Publica (“everything that belongs to the public” in Portuguese) is the first nonprofit investigative journalism center in the world’s fifth largest country. But as it enters its second year of existence, its leaders are more sure than ever than nonprofit models can’t simply be copy-pasted from one continent to another. The team has been inspired by models overseas — particularly the U.K.’s Bureau of Investigative Reporting, which Viana followed closely while she was living in London — but Publica demands invention.
“It works very differently for every country,” Viana said. “You have to be very creative in all aspects.”
Brazil doesn’t have as long a history with a free and aggressive press as some countries; it was governed by a military dictatorship as recently as 1985. Viana said there is investigative reporting that focuses on corruption in the federal government, but that other areas don’t get as much attention. “There’s not a thriving culture of investigating corporations, human rights violations, or social issues,” she told me.
And that’s meant that Publica has chosen to focus on a few key investigative areas where it sees a need for digging that isn’t being done enough elsewhere, areas they consider “essential” for Brazil’s future and the “quality of its democracy,” especially now that the country is on its way of becoming an economic superpower.
The World Cup: The concern here isn’t soccer — Brazil’s pretty good at that — but about the enormous infrastructure that is being built to host the event in 2014. “We are interested in reporting on how infrastructure works are affecting people and how people is organizing,” Viana explained.
The Amazon rainforest: There’s a controversial series of projects (roads, airports, highways, and 144 dams) in the works for development over the next decade. “Those projects are going to change entirely the landscape of the Amazon, the way it connects to Brazil and the way the country connects to foreing markets,” Viana said.
The military dictatorship: Brazil has established a “truth commission” to investigate what really happened between 1964 and 1985, but Viana says it’s a matter Publica’s interested in because, she said, it was never investigated appropriately.
Publica operates with a small team — six people, their roles often interchangeable. Other outlets can republish (and buy) Publica’s stories only, but only if they don’t edit them. “Our focus is always on the public interest,” Viana told me.

- [SUPPLIED ENTRIES]:
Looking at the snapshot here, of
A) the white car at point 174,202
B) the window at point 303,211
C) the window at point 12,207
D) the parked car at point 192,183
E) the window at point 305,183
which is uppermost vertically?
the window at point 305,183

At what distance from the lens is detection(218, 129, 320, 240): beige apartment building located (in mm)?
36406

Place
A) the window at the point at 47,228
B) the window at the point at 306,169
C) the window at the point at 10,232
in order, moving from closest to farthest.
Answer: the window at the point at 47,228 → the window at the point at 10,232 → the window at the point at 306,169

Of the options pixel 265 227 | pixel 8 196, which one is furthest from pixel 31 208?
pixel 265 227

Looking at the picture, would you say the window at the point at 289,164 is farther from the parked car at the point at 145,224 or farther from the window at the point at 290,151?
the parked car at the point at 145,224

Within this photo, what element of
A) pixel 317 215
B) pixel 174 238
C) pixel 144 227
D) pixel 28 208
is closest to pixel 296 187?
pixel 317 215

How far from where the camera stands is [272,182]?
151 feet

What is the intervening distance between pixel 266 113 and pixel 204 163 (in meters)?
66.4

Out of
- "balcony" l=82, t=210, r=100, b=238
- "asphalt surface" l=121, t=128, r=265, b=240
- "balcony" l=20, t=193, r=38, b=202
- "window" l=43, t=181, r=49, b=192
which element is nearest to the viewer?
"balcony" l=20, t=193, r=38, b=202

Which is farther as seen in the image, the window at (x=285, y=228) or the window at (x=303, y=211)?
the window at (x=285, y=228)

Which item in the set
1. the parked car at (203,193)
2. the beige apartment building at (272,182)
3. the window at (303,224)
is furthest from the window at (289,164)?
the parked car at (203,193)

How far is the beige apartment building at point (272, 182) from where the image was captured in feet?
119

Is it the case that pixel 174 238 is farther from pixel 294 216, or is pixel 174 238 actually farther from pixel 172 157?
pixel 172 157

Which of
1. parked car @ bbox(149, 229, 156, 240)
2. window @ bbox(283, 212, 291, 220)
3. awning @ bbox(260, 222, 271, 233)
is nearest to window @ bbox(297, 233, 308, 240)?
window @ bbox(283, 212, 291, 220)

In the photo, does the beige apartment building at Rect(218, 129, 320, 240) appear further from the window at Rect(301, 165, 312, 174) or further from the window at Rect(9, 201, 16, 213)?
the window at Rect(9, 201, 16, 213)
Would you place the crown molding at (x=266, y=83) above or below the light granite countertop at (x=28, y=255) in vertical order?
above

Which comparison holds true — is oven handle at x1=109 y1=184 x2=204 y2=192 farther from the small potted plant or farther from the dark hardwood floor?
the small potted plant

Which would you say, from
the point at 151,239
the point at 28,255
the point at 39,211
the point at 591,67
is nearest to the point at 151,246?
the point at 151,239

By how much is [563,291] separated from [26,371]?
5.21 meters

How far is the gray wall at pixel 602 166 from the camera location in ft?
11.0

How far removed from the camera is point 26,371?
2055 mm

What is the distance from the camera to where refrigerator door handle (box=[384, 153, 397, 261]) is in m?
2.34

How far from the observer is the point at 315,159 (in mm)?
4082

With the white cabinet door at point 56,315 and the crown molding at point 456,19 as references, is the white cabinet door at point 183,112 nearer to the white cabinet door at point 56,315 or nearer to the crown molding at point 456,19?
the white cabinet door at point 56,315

- [REQUIREMENT A]: Reproduce the Publica article word for word, from "Brazil doesn’t have" up to and including "an economic superpower.".
- [REQUIREMENT B]: According to the Publica article, how many dams are included in the series of Amazon development projects?

- [FINAL ANSWER A]:
Brazil doesn’t have as long a history with a free and aggressive press as some countries; it was governed by a military dictatorship as recently as 1985. Viana said there is investigative reporting that focuses on corruption in the federal government, but that other areas don’t get as much attention. “There’s not a thriving culture of investigating corporations, human rights violations, or social issues,” she told me.
And that’s meant that Publica has chosen to focus on a few key investigative areas where it sees a need for digging that isn’t being done enough elsewhere, areas they consider “essential” for Brazil’s future and the “quality of its democracy,” especially now that the country is on its way of becoming an economic superpower.

- [FINAL ANSWER B]: 144 dams.